OBJECTIF DE L'EXERCICE:
Poursuivez le texte sur l'aide française au développement en Afrique, en reprenant juste après sa dernière phrase.

PASSAGE CITÉ:
18 Qu’y a-t-il de nouveau dans ces critiques ? La critique rejoint le point de vue de nombreux intellectuels de pays du Sud. Il faut apprendre « à ne pas se coucher sur la natte des autres », écrivait le Burkinabè Joseph Ki-Zerbo, fustigeant les comportements des dirigeants, cherchant ailleurs des modèles, inaptes à conceptualiser et à impulser une voie endogène de développement. La critique la plus virulente contre l’aide au développement et sa relation avec les comportements des élites a été énoncée par deux personnalités africaines. D’abord par la Camerounaise Axelle Kabou en 1991 avec sa thèse au titre provocateur : Et si l’Afrique refusait le développement ? Vingt ans plus tard, la charge provocatrice de la Zambienne Dambisa Moyo fut encore plus radicale : l’aide au développement est « fatale » (dead aid), car elle déresponsabilise et détruit les incitations à évoluer, à se réformer ; elle encourage la corruption et permet à des régimes de se maintenir artificiellement. La conclusion est sans nuance : sa suppression est une condition essentielle pour que l’Afrique trouve le chemin d’une croissance autonome.

19 Faut-il une si longue analyse pour une telle conclusion qui rejoint tout un pan de la littérature critique sur la Françafrique [8], mais qui demeure incomplète et parfois non totalement pertinente comme nous allons tenter de le montrer.

Du détournement de l’aide à des fins clientélistes ?

20 En avançant dans la lecture de l’ouvrage, on s’interroge : l’Afrique n’est-elle pas celle des « affaires », celle des tyrans grand-guignolesques qui s’enrichissent sans pudeur grâce à de véreux intermédiaires et qui trouvent leur retraite dans des villas du lac Léman ? Et l’aide y contribue. Pour le démontrer, Philippe Marchesin évoque quelques affaires : l’aménagement intérieur de l’avion d’Omar Bongo [9], l’aide budgétaire accordée à la veuve du président rwandais après le génocide de 1994… tous les deux payés sur le FAC. Après tant d’autres analystes, l’auteur tire le constat d’une forte « évaporation de l’aide ». Il cite Bernard Kouchner en 2010, alors ministre des Affaires étrangères, qui mentionna au cours d’un débat au Sénat un taux conséquent de déperdition : « Vous connaissez les chiffres : près de 40 % de l’aide s’évapore ! » Déclaration inconsidérée et sans preuve. Ce blâme facile qui fait encore les gorges chaudes de certains critiques ignore la réalité : la Coopération, vécue de l’intérieur, était bien autre chose. Avec un système d’instruction et de contrôle de la dépense très élaboré dans les Missions de coopération et d’action culturelle (MCAC) et les agences de la Caisse centrale de coopération économique (CCCE, ancêtre de l’AFD), il était quasiment impossible de voler l’argent public. Tout au plus, s’agissant des aides budgétaires, se substituant à des dépenses relevant normalement de l’État bénéficiaire, et celui-ci restant le maître d’ouvrage, on a pu enregistrer soit des surfacturations, soit des détournements d’objet.

21 À en croire l’auteur, l’aide française est « opaque », « artificielle », « insincère » Le réquisitoire est étayé par nombre d’exemples portant sur les instruments (le Fonds d’aide et de coopération-FAC), le Fonds de solidarité prioritaire-FSP), les Contrats de désendettement-développement-C2D) ; aucun n’est épargné, avec des arguments qui tiennent souvent plus de l’anecdote. Peu sont convaincants.

DONNÉES FOURNIES:
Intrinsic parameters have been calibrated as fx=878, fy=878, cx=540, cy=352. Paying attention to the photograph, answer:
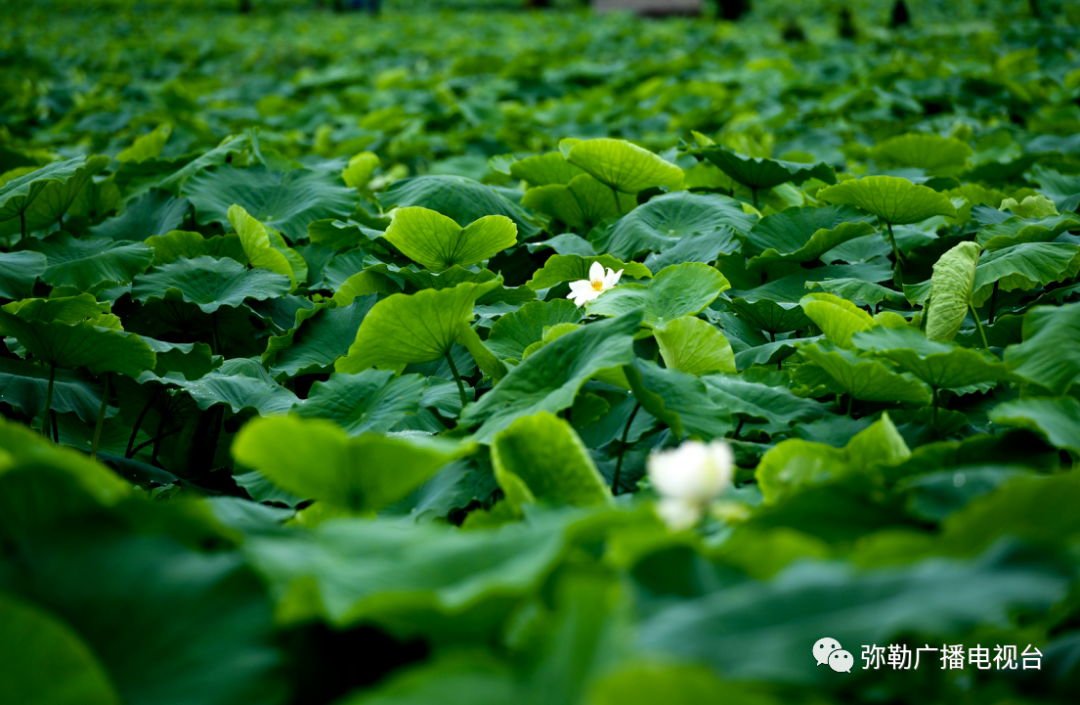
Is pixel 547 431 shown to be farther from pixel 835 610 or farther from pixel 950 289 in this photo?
pixel 950 289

RÉPONSE À L'EXERCICE:
22 La règle de l’OCDE du déliement, c’est-à-dire la suppression du lien entre l’origine nationale de l’aide et celle du fournisseur des biens et services qui génère des surcoûts importants, est quant à elle sans cesse contournée (pp. 301-314). Reconnaissons que sur ce registre, la critique de l’auteur est mieux argumentée, par exemple lorsqu’il montre comment la France parvient (comme les autres membres de l’OCDE) à garantir à ses entreprises une part de ses financements par diverses tactiques, comme celle consistant à inclure dans les appels d’offres des clauses qu’elles peuvent seules remplir (clauses RSE, normes techniques, sous-traitances contraintes…).

23 Le « retour sur investissement » était-il pour autant décisif ? Une étude approfondie aurait montré à l’auteur qu’il existe une relation inverse entre d’une part la hausse tendancielle de montant de l’aide de la France à l’Afrique et de l’autre la baisse des parts de marché de ses entreprises. Les courbes sont simplement inversées, comme le note Gilles Lainé (ibid., 2021) [10].

L’efficacité de l’aide. Comment poser la question ?

24 Faut-il autant se crisper sur la question de l’efficacité de l’aide ? La question revient sans cesse dans les rapports parlementaires qui se succèdent quasiment chaque année. À juste titre certainement. Puisqu’il s’agit de dépenses publiques, il faut des impacts mesurables et rendre compte à l’aide d’indicateurs.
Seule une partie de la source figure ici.